Nous espérons que nos constats permettront d’amorcer un débat rigoureux au sein du secteur de la finance, des autorités et du grand public, au Luxembourg et ailleurs, sur la manière de régler ce grave problème et de veiller à ce que les banques ne soient pas complices de telles violations.
Stan Brabant, directeur d’Amnesty International Luxembourg
Recommandations
Amnesty International exhorte le Luxembourg à interdire strictement les activités financières liées aux armes dont la fabrication, le stockage, le transfert et l’utilisation porteraient atteinte au droit international. Il doit par ailleurs prendre toutes les mesures qui s’imposent afin que cette interdiction soit véritablement appliquée et respectée, et en particulier définir les obligations professionnelles applicables aux banques, ainsi que des sanctions en cas de non-respect de ces obligations.
Les banques en activité au Luxembourg doivent renforcer leurs lignes de conduite et procédures en :
- s’engageant, dans le cadre d’orientations devant être rendues publiques, à mettre fin à l’ensemble des activités financières liées à des armes interdites par la réglementation internationale ou utilisées pour commettre ou faciliter de graves violations des droits humains ou des crimes de droit international ;
- prenant toutes les mesures appropriées afin de respecter les obligations internationales, en mettant en œuvre des procédures de vigilance permettant de détecter les risques, d’empêcher le financement d’armes interdites à l’échelon international, et de veiller à ce que leurs activités financières ne contribuent pas à des violations des droits humains et des crimes de droit international ;
- renforçant les obligations contractuelles de leurs clients et fournisseurs, afin de garantir que l’ensemble des transactions respectent les obligations et normes internationales relatives au contrôle des armes.
Complément d’information
Les sept banques contactées dans le cadre de ces recherches sont : la Banque et Caisse d’Épargne de l’État, la Banque Internationale à Luxembourg, la Banque de Luxembourg, la Banque Raiffeisen, BGL BNP Paribas, ING Luxembourg et KBL European Private Bankers.
La portée de ce rapport a été limitée par le nombre d’informations mises à disposition et les stratégies de communication des banques figurant dans cet échantillon. Des informations ont été recueillies dans le cadre d’entretiens et par le biais de courriers et d’emails échangés entre février 2013 et mars 2015.
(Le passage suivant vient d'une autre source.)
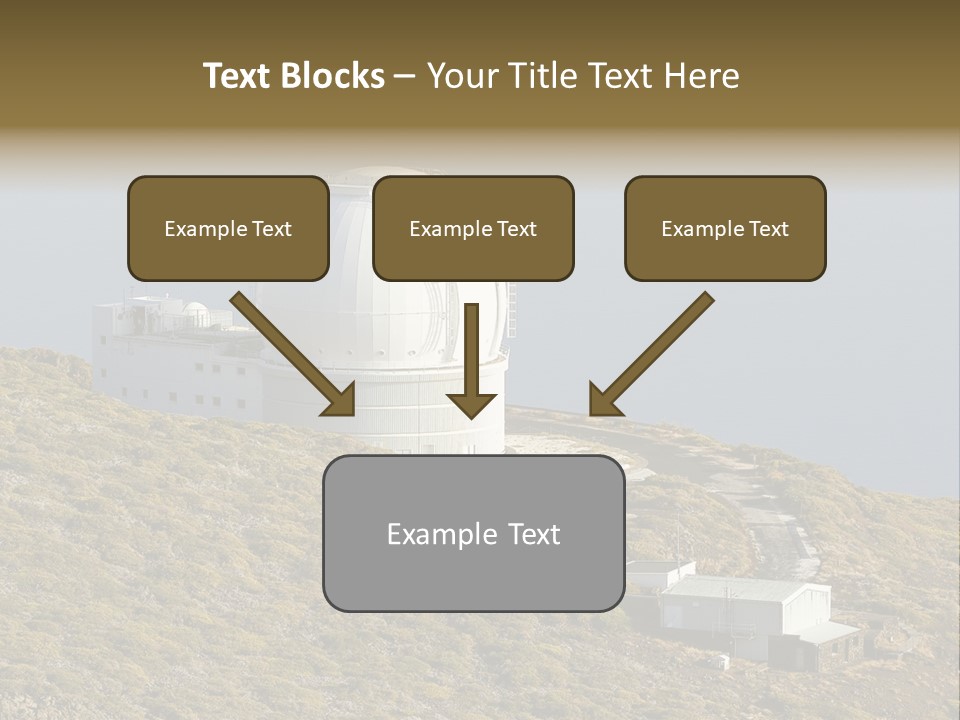 Text Blocks – Your Title Text Here

Example Text

Example Text

Example Text

Example Text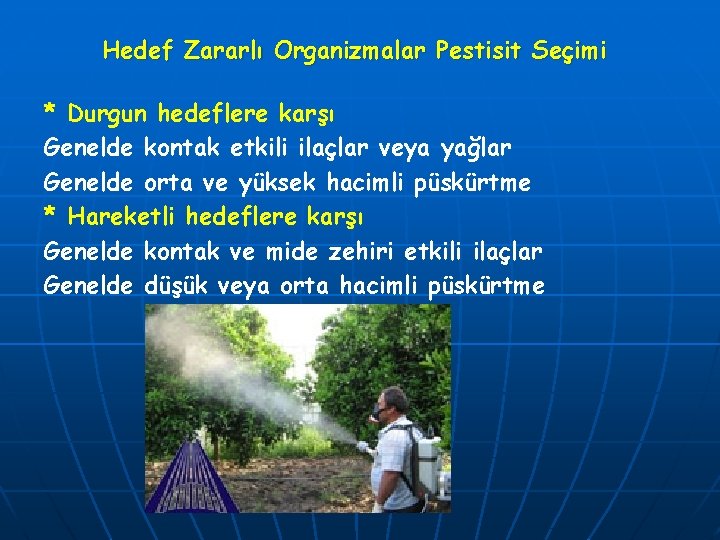 Hedef Zararlı Organizmalar Pestisit Seçimi

* Durgun hedeflere karşı
Genelde kontak etkili ilaçlar veya yağlar
Genelde orta ve yüksek hacimli püskürtme
* Hareketli hedeflere karşı
Genelde kontak ve mide zehiri etkili ilaçlar
Genelde düşük veya orta hacimli püskürtme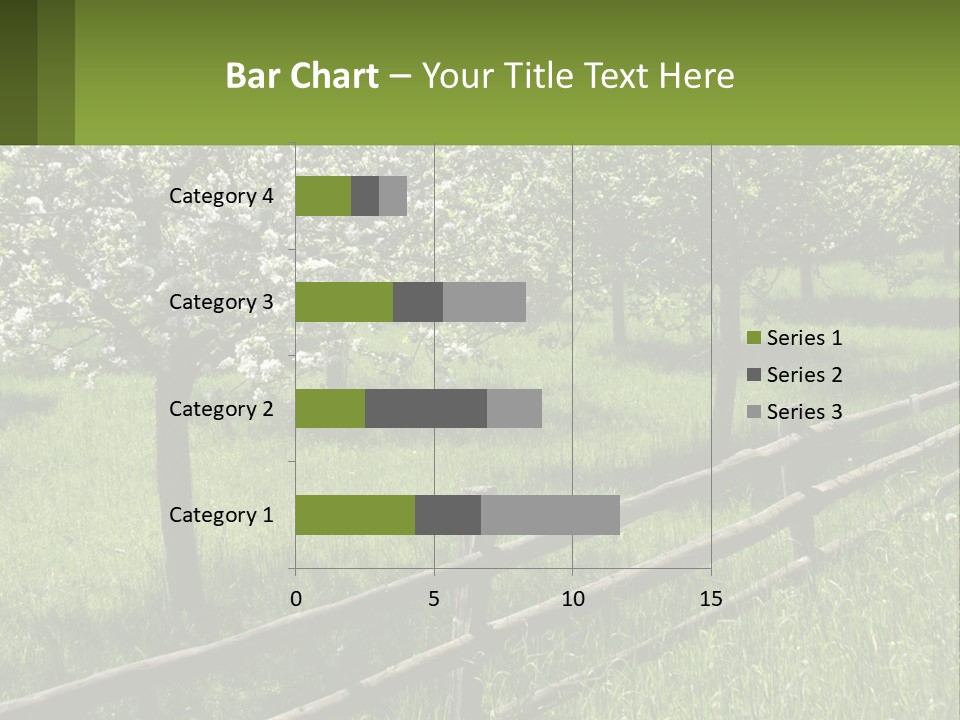 Bar Chart – Your Title Text Here

Category 4
Category 3
Category 2
Category 1

0
5
10
15

Series 1
Series 2
Series 3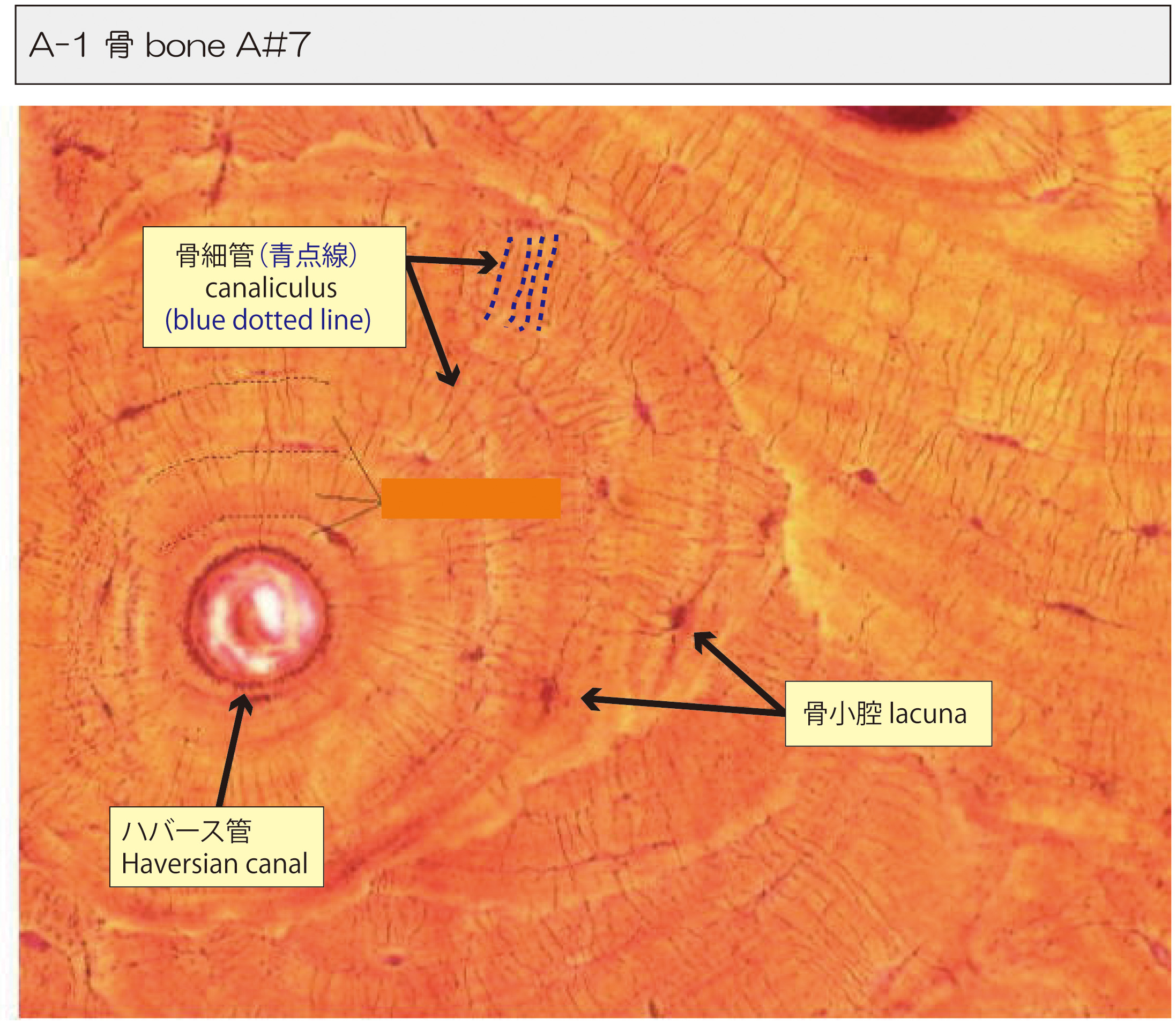 A-1 骨 bone A#7

骨細管（青点線）
canaliculus
(blue dotted line)

骨小腔 lacuna

ハバース管
Haversian canal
Les recherches effectuées par Amnesty International n’ont pas tenté de confirmer à ce stade si les informations fournies par ces banques sont conformes aux pratiques réelles en matière d’investissement et de financement.
Le Luxembourg a fait partie des premiers pays à signer et ratifier le Traité sur le contrôle des armes, entré en vigueur le 24 décembre 2014. Il est également partie à la Convention sur les armes chimiques, la Convention sur l’interdiction des mines antipersonnel, et la Convention sur les armes à sous-munitions. Le Luxembourg n’a cependant pas encore tenu un grand nombre d’engagements essentiels en matière de contrôle international des armes.